Mary Meeker’s Internet Report

Here a some of the key takeaways:

  1. Smartphone growth is slowing: The number of smartphones sold only increased by 3% in 2016, compared to the year prior, when smartphone shipments rose 10%. The growth in the number of people who have bought and used a smartphone is also slowing Smartphone installations are up 12% in 2016 compared to a 25% gain in 2015.

  2. Online advertising is growing thanks to mobile. Revenue from online ads is up 22% in 2016 compared to a 20% increase in 2015. However, most of this additional spending is now coming from mobile devices, as mobile ad revenue is now greater than from desktop ads. Additionally, global Internet advertising is finally expected to pass TV spending in the next six months, said Meeker. Unsurprisingly, ads from Google and Facebook’s ad networks account 85% of U.S. Internet ad growth, showing the dominance of the two technology giants in the online advertising world.

  3. Voice is on the rise. People are increasingly using voice assistants, such as Amazon’s Alexa, Apple’s Siri, and Google Assistant, said Meeker. According to the report, 20% of mobile searches were made using a voice query in 2016.

  4. The bar for quality customer support is rising. Meeker said that 82% of customers stopped doing business with a company in 2016 after a bad experience compared to 76% in 2014.

  5. E-commerce is growing. Meeker said the number of packages shipped in the U.S. rose 9% in 2016, and e-commerce continues to grow. Meeker also said that online retail sales in the U.S. increased 15% from 2015 to 2016.

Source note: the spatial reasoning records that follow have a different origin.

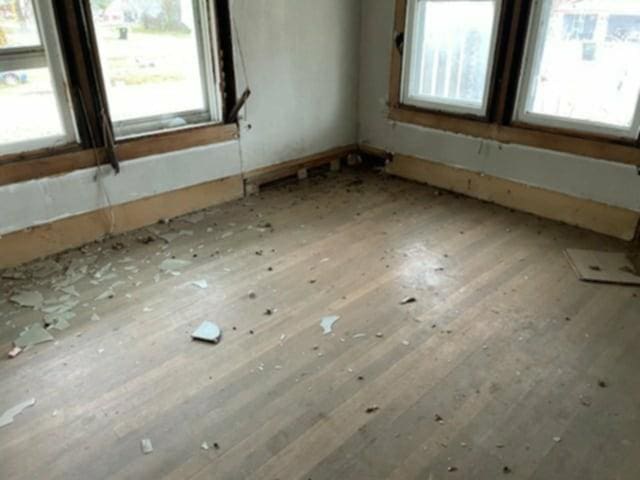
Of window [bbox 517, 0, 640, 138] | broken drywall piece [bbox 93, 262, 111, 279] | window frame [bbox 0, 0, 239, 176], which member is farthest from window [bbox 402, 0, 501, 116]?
broken drywall piece [bbox 93, 262, 111, 279]

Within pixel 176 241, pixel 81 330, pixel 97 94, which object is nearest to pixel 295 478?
pixel 81 330

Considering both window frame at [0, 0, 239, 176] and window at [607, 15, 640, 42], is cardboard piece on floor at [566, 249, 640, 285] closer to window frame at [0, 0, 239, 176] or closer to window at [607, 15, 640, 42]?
window at [607, 15, 640, 42]

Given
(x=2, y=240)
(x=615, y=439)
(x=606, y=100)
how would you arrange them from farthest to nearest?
(x=606, y=100), (x=2, y=240), (x=615, y=439)

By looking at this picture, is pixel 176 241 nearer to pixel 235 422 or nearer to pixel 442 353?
pixel 235 422

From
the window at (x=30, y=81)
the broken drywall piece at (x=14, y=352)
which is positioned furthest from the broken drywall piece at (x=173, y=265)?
the window at (x=30, y=81)

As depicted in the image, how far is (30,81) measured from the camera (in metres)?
2.90

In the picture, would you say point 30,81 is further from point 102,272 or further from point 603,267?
point 603,267

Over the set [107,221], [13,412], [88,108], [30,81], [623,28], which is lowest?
[13,412]

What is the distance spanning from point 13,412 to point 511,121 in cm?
353

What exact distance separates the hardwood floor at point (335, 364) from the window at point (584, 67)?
809 mm

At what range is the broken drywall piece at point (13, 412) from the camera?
1912 mm

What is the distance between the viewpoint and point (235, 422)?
1.90 m

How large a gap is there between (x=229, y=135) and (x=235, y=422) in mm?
2496

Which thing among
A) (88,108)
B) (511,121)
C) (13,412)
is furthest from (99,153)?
(511,121)
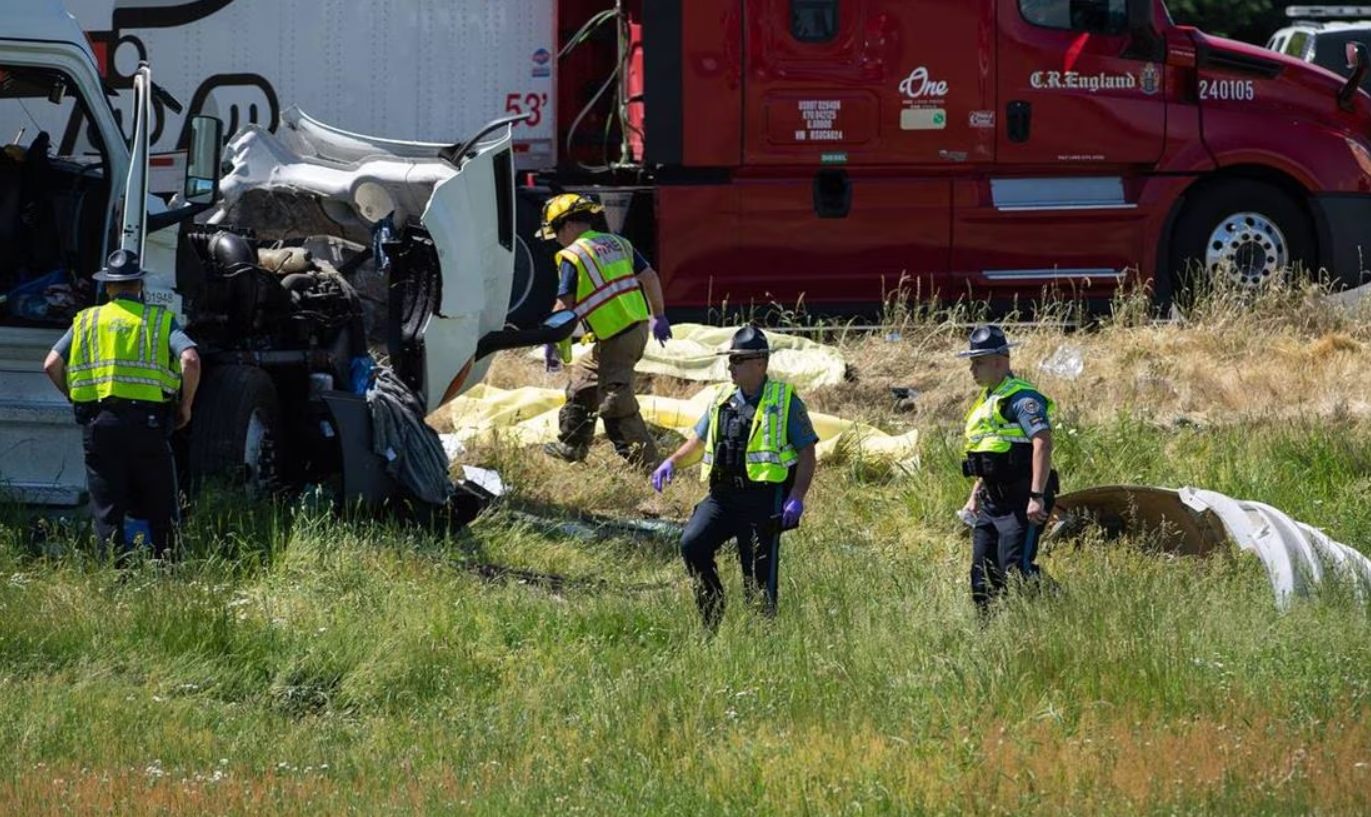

6.Video gaming is evolving, and it’s still early days. Video gaming is now a $100 billion business globally, with close to half of that revenue coming from Asia. There are now 2.6 billion gamers globally compared to 100 million in 1995. The current trend, explained Meeker, is collaborative play compared to individual gaming in the past. Mobile gaming is also on the rise, with mobile game play up 300% from 2015 to 2016, according to Meeker.

  1. Streaming media is growing. Revenue from subscription and streaming music services like Spotify, Amazon Music, and Apple Music now represents 52% of music recording revenue compared to 0% 13 years ago, said Meeker. Netflix’s share of home entertainment revenue has gone from 0% to over 30% of total home entertainment revenue in the past 10 years, eating away at the market share of cable operators and other media companies.

  2. China is in the golden age of mobile entertainment. The number of China’s mobile Internet users rose 12% in 2016 to 700 million, compared to 11% growth in 2015. Mobile Internet usage itself grew 30% in 2016, said Meeker. The companies that are commanding mobile minutes from Chinese consumers are Tencent, which owns popular chat app WeChat, e-commerce giant Alibaba, and search engine Baidu.

  3. Transportation is growing in China too. China’s on-demand transportation including cars and bikes represents 67% of the global share of on-demand services. Meeker says consumers in China took 10 billion trips in 2015. Use of on-demand bikes, in particular, are growing, with two-thirds of users riding them more than three times per week.

  4. Internet competition in India is heating up. India’s smartphone shipments were up 15% in the first quarter of 2017 and up 5% annually from 2015 to 2016. The cost of mobile data in India is also falling, which is prompting increased Internet use. With that opportunity and growth, explained Meeker, Internet companies are in a growing battle for consumer attention and purchases in India.


4. The bar for quality customer support is rising. Meeker said that 82% of customers stopped doing business with a company in 2016 after a bad experience compared to 76% in 2014.

Perhaps people have higher standards and are voting with their feet because of those rising standards. That may be what they meant by that.

I think an equally valid interpretation is that the quality of customer support keeps falling, and the increasingly bad experiences are pushing still more people to vote with their feet.


Another takeaway on the “cloud wars” from the report:

Amazon Web Services is holding ground in cloud, but Microsoft Azure is gaining quickly, according to Mary Meeker’s Internet Trends 2017 report.

The annual report, released Wednesday at Recode’s Code Conference, shows that AWS is being used by 57 percent of IT professionals, the same number as a year earlier. Meanwhile, Azure is up to 34 percent in 2017 from 20 percent last year. The data came from RightScale.

Google’s cloud is being used by 15 percent of corporations, up from 10 percent a year ago, and IBM rose to 8 percent from 7 percent. Companies run applications in more than one cloud, which explains the across-the-board increase.